▶ [Task to carry out]
All of the entries below must be copied out exactly.

▶ [Records]
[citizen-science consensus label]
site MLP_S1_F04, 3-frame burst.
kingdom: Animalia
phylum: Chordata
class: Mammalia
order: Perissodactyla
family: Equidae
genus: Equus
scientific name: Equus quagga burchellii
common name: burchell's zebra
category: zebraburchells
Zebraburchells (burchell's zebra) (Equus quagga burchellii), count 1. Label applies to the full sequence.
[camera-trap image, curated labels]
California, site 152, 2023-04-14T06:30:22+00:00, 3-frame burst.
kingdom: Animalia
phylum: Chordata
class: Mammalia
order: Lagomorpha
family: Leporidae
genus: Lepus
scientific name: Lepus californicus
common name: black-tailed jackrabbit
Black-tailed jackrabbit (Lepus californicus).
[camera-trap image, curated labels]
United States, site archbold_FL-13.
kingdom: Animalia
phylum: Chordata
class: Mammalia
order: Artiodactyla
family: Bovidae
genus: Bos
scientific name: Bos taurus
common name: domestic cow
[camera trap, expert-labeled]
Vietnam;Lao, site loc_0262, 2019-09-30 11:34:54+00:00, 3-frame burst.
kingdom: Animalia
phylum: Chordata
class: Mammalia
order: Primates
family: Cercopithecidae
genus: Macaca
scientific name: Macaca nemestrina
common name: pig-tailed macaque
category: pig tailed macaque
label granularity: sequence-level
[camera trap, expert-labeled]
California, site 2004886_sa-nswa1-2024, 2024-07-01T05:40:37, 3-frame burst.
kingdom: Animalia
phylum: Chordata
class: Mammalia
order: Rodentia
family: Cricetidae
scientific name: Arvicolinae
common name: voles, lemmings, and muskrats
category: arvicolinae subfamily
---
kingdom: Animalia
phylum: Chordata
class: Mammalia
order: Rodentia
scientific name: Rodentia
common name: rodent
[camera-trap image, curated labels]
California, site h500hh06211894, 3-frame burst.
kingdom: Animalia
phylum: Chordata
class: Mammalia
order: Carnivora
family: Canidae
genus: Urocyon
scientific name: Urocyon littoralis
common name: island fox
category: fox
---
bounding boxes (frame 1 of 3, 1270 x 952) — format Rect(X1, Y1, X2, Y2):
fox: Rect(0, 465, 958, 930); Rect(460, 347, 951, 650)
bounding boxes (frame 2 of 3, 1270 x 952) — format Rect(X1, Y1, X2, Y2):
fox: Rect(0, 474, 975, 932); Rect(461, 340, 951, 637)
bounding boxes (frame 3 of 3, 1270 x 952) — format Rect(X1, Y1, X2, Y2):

▶ [Result of the task]
[citizen-science consensus label]
site MLP_S1_F04, 3-frame burst.
kingdom: Animalia
phylum: Chordata
class: Mammalia
order: Perissodactyla
family: Equidae
genus: Equus
scientific name: Equus quagga burchellii
common name: burchell's zebra
category: zebraburchells
Zebraburchells (burchell's zebra) (Equus quagga burchellii), count 1. Label applies to the full sequence.
[camera-trap image, curated labels]
California, site 152, 2023-04-14T06:30:22+00:00, 3-frame burst.
kingdom: Animalia
phylum: Chordata
class: Mammalia
order: Lagomorpha
family: Leporidae
genus: Lepus
scientific name: Lepus californicus
common name: black-tailed jackrabbit
Black-tailed jackrabbit (Lepus californicus).
[camera-trap image, curated labels]
United States, site archbold_FL-13.
kingdom: Animalia
phylum: Chordata
class: Mammalia
order: Artiodactyla
family: Bovidae
genus: Bos
scientific name: Bos taurus
common name: domestic cow
[camera trap, expert-labeled]
Vietnam;Lao, site loc_0262, 2019-09-30 11:34:54+00:00, 3-frame burst.
kingdom: Animalia
phylum: Chordata
class: Mammalia
order: Primates
family: Cercopithecidae
genus: Macaca
scientific name: Macaca nemestrina
common name: pig-tailed macaque
category: pig tailed macaque
label granularity: sequence-level
[camera trap, expert-labeled]
California, site 2004886_sa-nswa1-2024, 2024-07-01T05:40:37, 3-frame burst.
kingdom: Animalia
phylum: Chordata
class: Mammalia
order: Rodentia
family: Cricetidae
scientific name: Arvicolinae
common name: voles, lemmings, and muskrats
category: arvicolinae subfamily
---
kingdom: Animalia
phylum: Chordata
class: Mammalia
order: Rodentia
scientific name: Rodentia
common name: rodent
[camera-trap image, curated labels]
California, site h500hh06211894, 3-frame burst.
kingdom: Animalia
phylum: Chordata
class: Mammalia
order: Carnivora
family: Canidae
genus: Urocyon
scientific name: Urocyon littoralis
common name: island fox
category: fox
---
bounding boxes (frame 1 of 3, 1270 x 952) — format Rect(X1, Y1, X2, Y2):
fox: Rect(0, 465, 958, 930); Rect(460, 347, 951, 650)
bounding boxes (frame 2 of 3, 1270 x 952) — format Rect(X1, Y1, X2, Y2):
fox: Rect(0, 474, 975, 932); Rect(461, 340, 951, 637)
bounding boxes (frame 3 of 3, 1270 x 952) — format Rect(X1, Y1, X2, Y2):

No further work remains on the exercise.